• MindSpore:【resnet_thor模型】尝试运行resnet_thor时报Could not convert to


    问题描述:

    【功能模块】

    用mindspore-ascend-1.1.1 运行resnet_thor(仓库地址:https://gitee.com/mindspore/mindspore/tree/master/model_zoo/official/cv/resnet_thor)时报错。

    【操作步骤&问题现象】

    1、解压imagenet2012数据集

    2、注释掉src/dataset_helper.py中的160-162行(否则这里会抛出异常)

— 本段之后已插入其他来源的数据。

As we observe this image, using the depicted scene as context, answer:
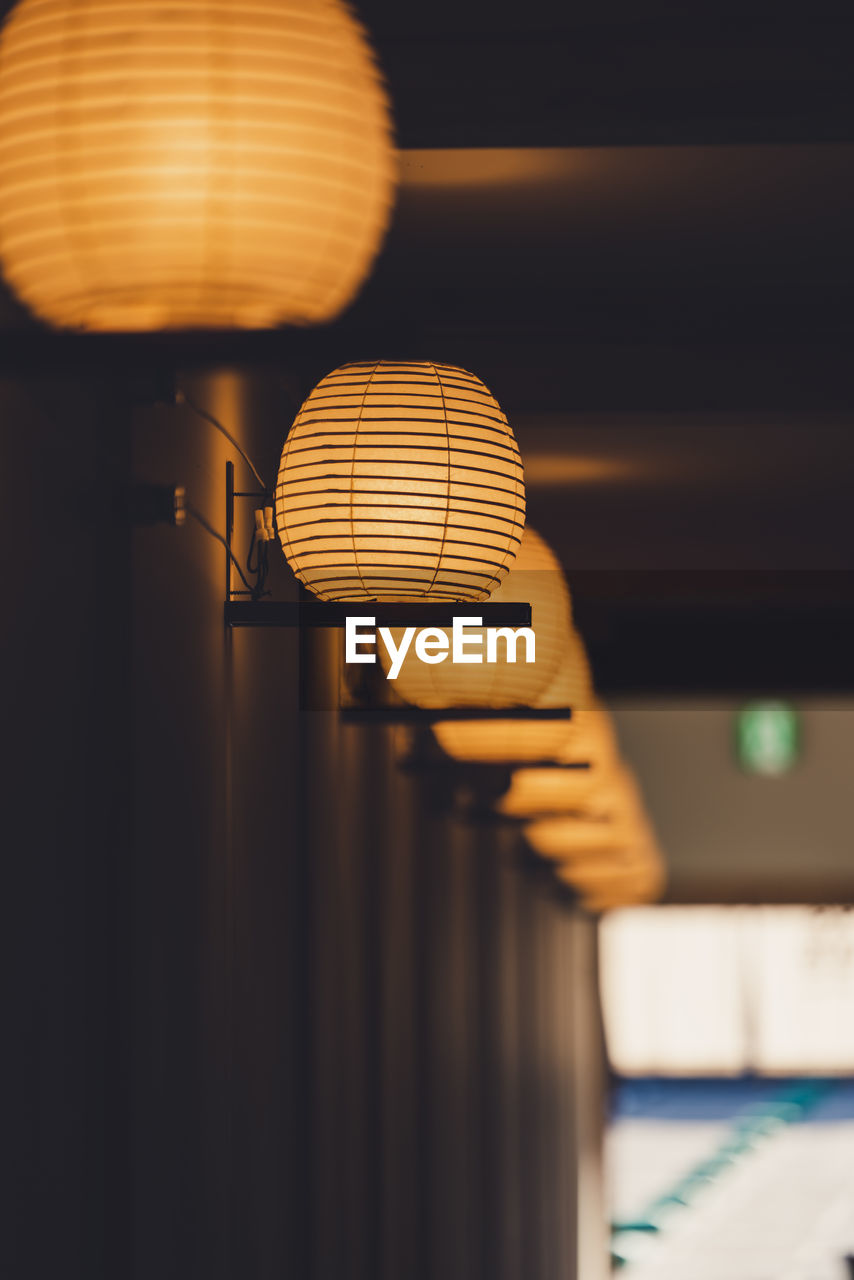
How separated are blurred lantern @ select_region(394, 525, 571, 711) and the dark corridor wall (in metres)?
0.37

    3、cd resnet_thor && python train.py --dataset_path=/home/ImageNet2012_origin

    报错信息:
    WARNING: 'ControlDepend' is deprecated from version 1.1 and will be removed in a future version, use 'Depend' instead.
    [ERROR] CORE(167346,python):2021-03-31-17:06:03.564.646 [mindspore/core/utils/status.cc:43] Status] Thread ID 281470327271920 Unexpected error. Could not convert to CV Tensor
    Line of code : 142
    File : /home/jenkins/agent-working-dir/workspace/Compile_Ascend_ARM_Ubuntu/mindspore/mindspore/ccsrc/minddata/dataset/kernels/image/image_utils.cc

    Traceback (most recent call last):
    File "train.py", line 143, in
    model.train(config.epoch_size, dataset, callbacks=cb)
    File "/usr/local/python3.7.5/lib/python3.7/site-packages/mindspore/train/model.py", line 592, in train
    sink_size=sink_size)
    File "/usr/local/python3.7.5/lib/python3.7/site-packages/mindspore/train/model.py", line 391, in _train
    self._train_dataset_sink_process(epoch, train_dataset, list_callback, cb_params, sink_size)
    File "/home/resnet_thor/src/model_thor.py", line 183, in _train_dataset_sink_process
    iter_first_order=iter_first_order)
    File "/home/resnet_thor/src/model_thor.py", line 122, in _exec_preprocess
    dataset_helper = DatasetHelper(dataset, dataset_sink_mode, sink_size, epoch_num, iter_first_order)
    File "/home/resnet_thor/src/dataset_helper.py", line 72, in init
    self.iter = iterclass(dataset, sink_size, epoch_num, iter_first_order)
    File "/home/resnet_thor/src/dataset_helper.py", line 156, in init
    super().init(dataset, sink_size, epoch_num)
    File "/home/resnet_thor/src/dataset_helper.py", line 106, in init
    dataset.transfer_dataset = _exec_datagraph(dataset, self.sink_size)
    File "/usr/local/python3.7.5/lib/python3.7/site-packages/mindspore/train/_utils.py", line 62, in _exec_datagraph
    dataset_types, dataset_shapes = _get_types_and_shapes(exec_dataset)
    File "/usr/local/python3.7.5/lib/python3.7/site-packages/mindspore/train/_utils.py", line 51, in _get_types_and_shapes
    dataset_types = _convert_type(dataset.output_types())
    File "/usr/local/python3.7.5/lib/python3.7/site-packages/mindspore/dataset/engine/datasets.py", line 1443, in output_types
    self.saved_output_shapes = runtime_getter[0].GetOutputShapes()
    RuntimeError: Thread ID 281470327271920 Unexpected error. Could not convert to CV Tensor
    Line of code : 142
    File : /home/jenkins/agent-working-dir/workspace/Compile_Ascend_ARM_Ubuntu/mindspore/mindspore/ccsrc/minddata/dataset/kernels/image/image_utils.cc


    报错截图:

    解决方案:

    看报错应该是数据集使用方式不对,应该是数据集路径没有使用到训练那级的路径,排查下数据集,可以试下

    python train.py --dataset_path=/home/ImageNet2012_origin/train

    参考了@zhaoting_731 做了修改后,原来的问题解决了,但是遇到了新的报错

    看起来似乎和hccl 多卡训练有关系,但我运行的命令是:

    python train.py --dataset_path=/home/ImageNet2012_origin/ilsvrc

    所以run_distribute是默认的False,走的应该是单卡训练

    错误信息:

    WARNING: 'ControlDepend' is deprecated from version 1.1 and will be removed in a future version, use 'Depend' instead.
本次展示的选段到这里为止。